How do you see Rosario Murillo as a candidate?

The parties will have their process for naming their candidates. We always recommend democratic, open, participatory processes, primary elections, elements much better than designating the candidate. But beyond that, we recognize that the Electoral Law of Nicaragua allows the political parties to be a type of private association that end up having an owner, and it should not be that way, but that legally they have the right of ending up with the photo on the ballot of the person who wins the cleanest primary in the world, as well as the person who the party might designate.

Should the political prisoners be freed before there are elections?

There are two lines of thought. First, everyone is in favor of the fact that there be no political prisoners, that would be fundamental. In terms of how to get them out, and that they quit being part of an extortionist game, where I put them in prison again so that we have to talk about this again, instead of talking about other things, the recommendation there is very simple. If we resolve the political problem, the issue of the political prisoners is solved as well. If we resolve only the issue of the political prisoners, and we cannot resolve anything until we resolve that issue, we are going to continue having the causes of new political prisoners. Probably the definitive way of getting the current political prisoners out, and those who might come in the future, is resolving the political problem. To subordinate addressing the political problem until the prisoners are released has that little great logical defect, and that is that you cannot make progress on the real solution until you resolve the issue of the political parties, and you set up for yourself a vicious circle where you cannot address the substance because you cannot address a prerequisite, when addressing the substance resolves the prerequisite.

Personal Plane

Roberto Courtney was born September 11, 1964, the son of Roberto Courtney, a North American, and Rafaela Cerda, Nicaraguan. Courtney left Nicaragua in 1983 for academic purposes. In the United States he got a Bachelor´s degree in Economics at Loyola University and studied Law at Georgetown University.
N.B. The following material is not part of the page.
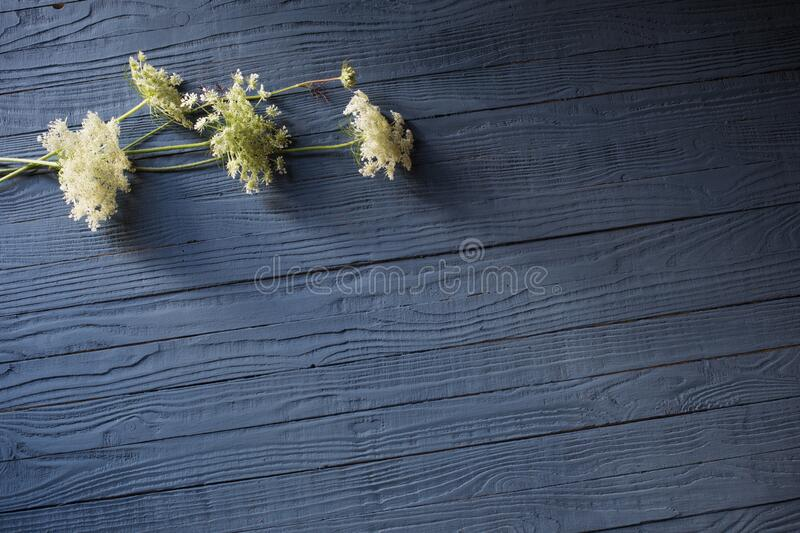 white flowers on blue wooden background stock photos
He worked first in the legal department of the Psychiatric Hospital of Manhattan and later in a law office on Wall Street. Afterwards he opened his own law office in Los Angeles in 1993, and when he returned to Nicaragua in 1996 he had as a goal for his life to write movie scripts, possibly from there comes his interest in always being close to theatre events or concerts in the country.

He talks little about his family, but when he is asked about his interests, he points out that he has multiple interests and that he likes science, like his great-great grandfather Miguel Ramírez Goyena, a botanist by profession, the youngest principal of a secondary school in the country at the age of 22, and one of the greatest scientists in the history of Nicaragua. He is the brother of the former magistrate Rafael Solís.

He likes a phrase from one of his grandmothers: “Kindness is more lovely than beauty.”

He is married. He likes jazz and classical music. “The saxophone sounds very nice in classical music, almost like a flute, I should acknowledge that I play it with more enthusiasm than skill, but it makes me happy,” he says.

 

 

[1] On February 28, 2017 the Nicaraguan government signed a memorandum of understanding with the OAS to advise the government on electoral reforms for the next election (2021). That memorandum expires on February 28, 2020.